Boren, whose husband is David Boren’s cousin, took issue with fellow Christians who support the lifestyle Trump and many wealthy Americans promote.

“I just want you to know that there are Christian people who do not support that theology and that political mindset,” Boren said. “I think a lot of what American Christian theology has been about is that, if you make good choices, good things will happen to you.

“And they just assume that if bad things are happening to you, it’s because you’ve made bad choices. It just perpetuates this status and power grab over a long period of time.”

Exotic news: Candidate booted from Trump Train

As storms began to roll in, I said goodbye to Cagle and Boren and went to work epoxying a NonDoc sticker on the side of a utility box at the intersection. Across Timberdell, I saw a knee-brace-wearing Joe Exotic flailing his arms while talking to members of the assembled crowd.

I ran after him, gathered his story and scurried back to my parents’ house with Ashiq Zaman to post it. That, I knew, was something we needed to put up quickly before TV crews reported the amusing details.

Writing about what football fans and anti-Trump protesters thought of a Saturday political spectacle would have to wait.

Trump Train
(Doug Hill)

‘I’d love to meet with you’

More than 24 hours removed, I’m reminded what Rosemary Meacham-Zittel wrote just prior to Trump’s Norman visit. I, too, am waiting for this election to be over, for many reasons.

Chiefly among them? It could mean no more Donald Trump fundraising emails. The candidate’s campaign sent three of them on Sunday, a possible faux pas in heavily Christian southern states.

One came from Eric Trump, who asked me to “help smash through the liberal media filter.” NonDoc is, in fact, a filter, not a funnel, Eric, so we’re doing our part.

Another came from Ivanka Trump, who said, “I’d love to meet you.”

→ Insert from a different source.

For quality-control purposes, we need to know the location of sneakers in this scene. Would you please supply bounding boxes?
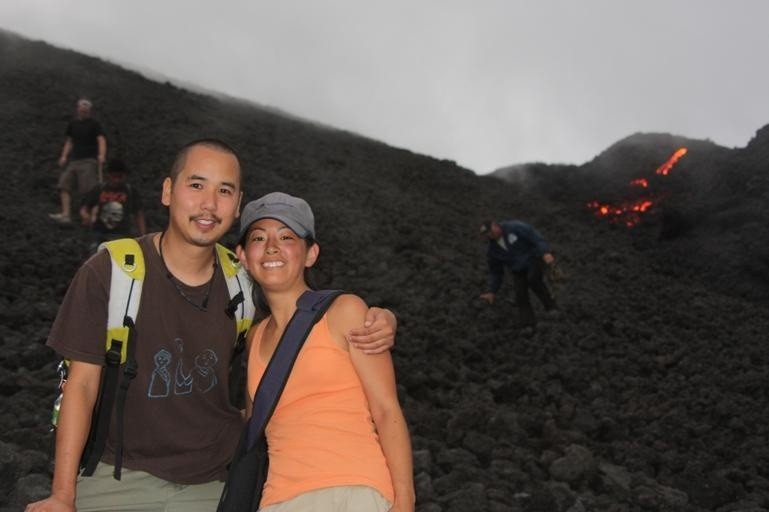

I think I’ll have to pass, Ivanka, even if I believed you. I barely avoided having your dad ruin a big football game in my hometown, and I’m skeptical you could handle the interview anyway.

Instead, here’s some free advice: The next time the Trump Train hits Columbus, Ohio, look up ol’ Jim Davidson. He’s got a few laughs in him, and he’s always willing to share a domestic beer.

Maybe just don’t put him in charge of the EPA.